Using 'alias' in Elixir
This one is short, but I think I should white down this insight.
My main argument (not just against Ruby, but overall) looks like this: “Code should annotate not only dependencies, but dependants”.
In case of Elixir dependencies are easy to track just by looking at alias
and import
(rarely use
). However, annotating dependants would make writing code an unpleasant experience. But there’s a way.
There’re 2 (okay, 1.5) ways to write alias
:
alias SomeProject.SomeModule1
alias SomeProject.SomeModule2
and
alias SomeProject.{SomeModule1, SomeModule2}
I think, that the first way is preferable. Why? Because it automatically “annotates” dependants (spoiler: use grep
).
Let’s suppose there’re three modules in our system: SomeProject.Family.Father
, SomeProject.Family.Son1
, SomeProject.Family.Son2
. Module SomeProject.Family.Father
uses ..Son1
and ..Son2
.
In case of full annotation
defmodule SomeProject.Family.Father do
alias SomeProject.Family.Son1
alias SomeProject.Family.Son2
searching full module name SomeProject.Family.Son1
would tell, that this name is mentioned in SomeProject.Family.Father
, but using short annotation
defmodule SomeProject.Family.Father do
alias SomeProject.Family.{Son1, Son2}
searching full module name SomeProject.Family.Son1
will tell nothing.
One might argue: “But you can search Son1
and not the full name?” But that works only for unique short names.
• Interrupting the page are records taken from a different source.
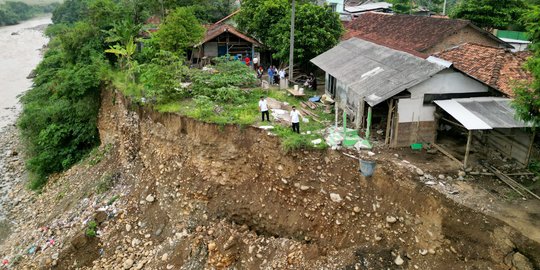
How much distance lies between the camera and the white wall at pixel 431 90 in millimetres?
12219

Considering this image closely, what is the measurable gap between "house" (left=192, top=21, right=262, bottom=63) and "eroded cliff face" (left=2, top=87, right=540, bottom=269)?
743cm

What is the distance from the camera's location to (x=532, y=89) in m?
9.37

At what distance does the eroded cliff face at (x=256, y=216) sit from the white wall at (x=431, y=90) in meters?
2.05

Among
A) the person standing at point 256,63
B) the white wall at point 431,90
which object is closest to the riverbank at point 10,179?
the person standing at point 256,63

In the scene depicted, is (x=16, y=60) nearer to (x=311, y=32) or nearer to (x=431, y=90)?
(x=311, y=32)

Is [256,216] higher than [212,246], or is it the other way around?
[256,216]

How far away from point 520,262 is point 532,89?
4.15 metres

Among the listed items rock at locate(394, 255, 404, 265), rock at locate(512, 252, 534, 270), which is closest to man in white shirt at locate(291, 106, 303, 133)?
rock at locate(394, 255, 404, 265)

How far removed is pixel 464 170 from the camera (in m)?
11.2

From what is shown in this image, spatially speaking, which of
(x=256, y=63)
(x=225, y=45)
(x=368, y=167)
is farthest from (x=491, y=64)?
(x=225, y=45)

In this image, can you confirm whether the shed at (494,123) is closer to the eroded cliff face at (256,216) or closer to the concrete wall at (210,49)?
the eroded cliff face at (256,216)

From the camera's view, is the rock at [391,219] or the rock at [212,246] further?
the rock at [212,246]

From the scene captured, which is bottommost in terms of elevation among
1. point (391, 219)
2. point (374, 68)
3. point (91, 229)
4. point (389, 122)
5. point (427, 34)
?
point (91, 229)

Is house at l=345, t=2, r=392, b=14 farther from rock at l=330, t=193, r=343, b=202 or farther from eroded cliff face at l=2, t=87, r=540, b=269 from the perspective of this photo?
rock at l=330, t=193, r=343, b=202
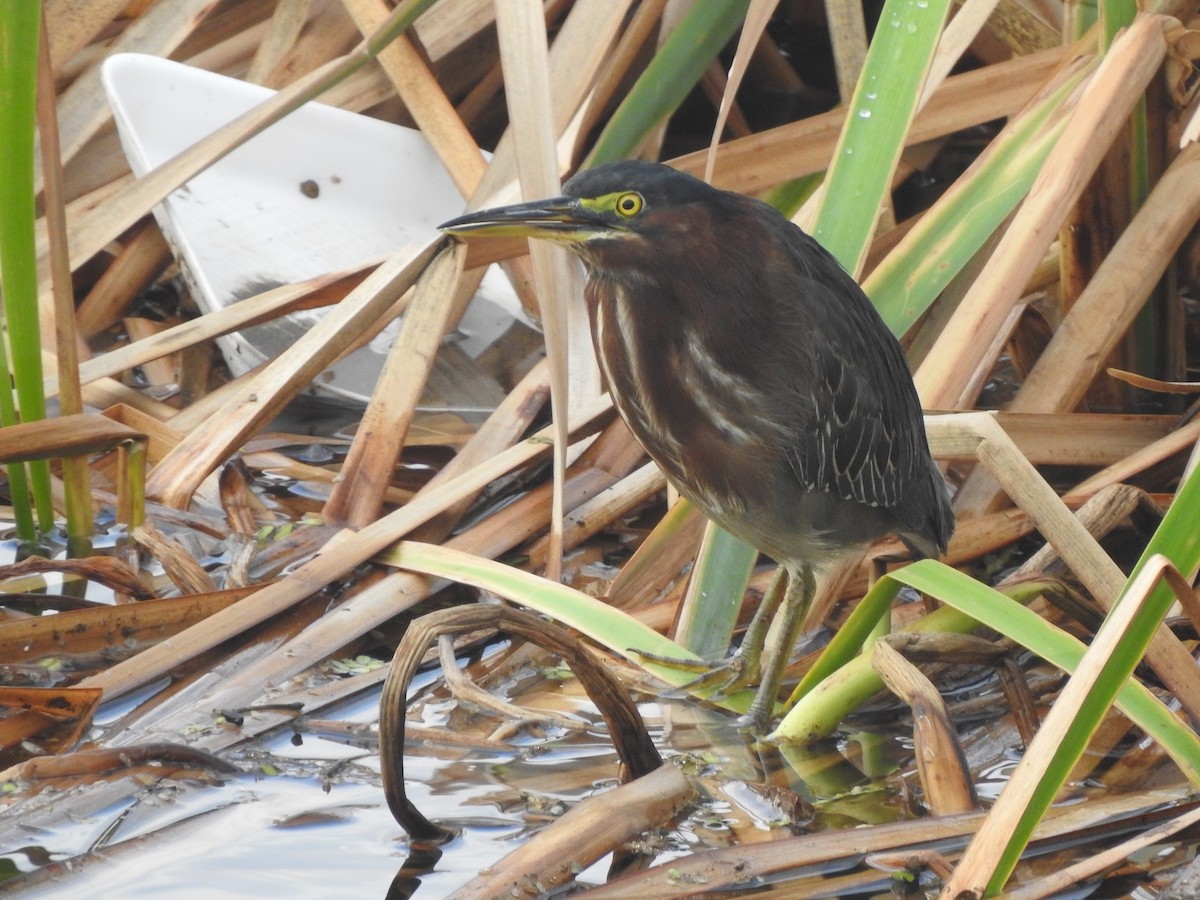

In case of “SomeProject.Family1.{Father, Son1, Son2}
and SomeProject.Family2.{Father, Son1, Son2}
” you’ll have to sort out things manually, when grep
can easily take care of full annotations (hint: grep
doesn’t get tired like you do).
Summary: project should be “greppable”, but doing nothing to make it so will render project almost impossible to understand (hello, Ruby).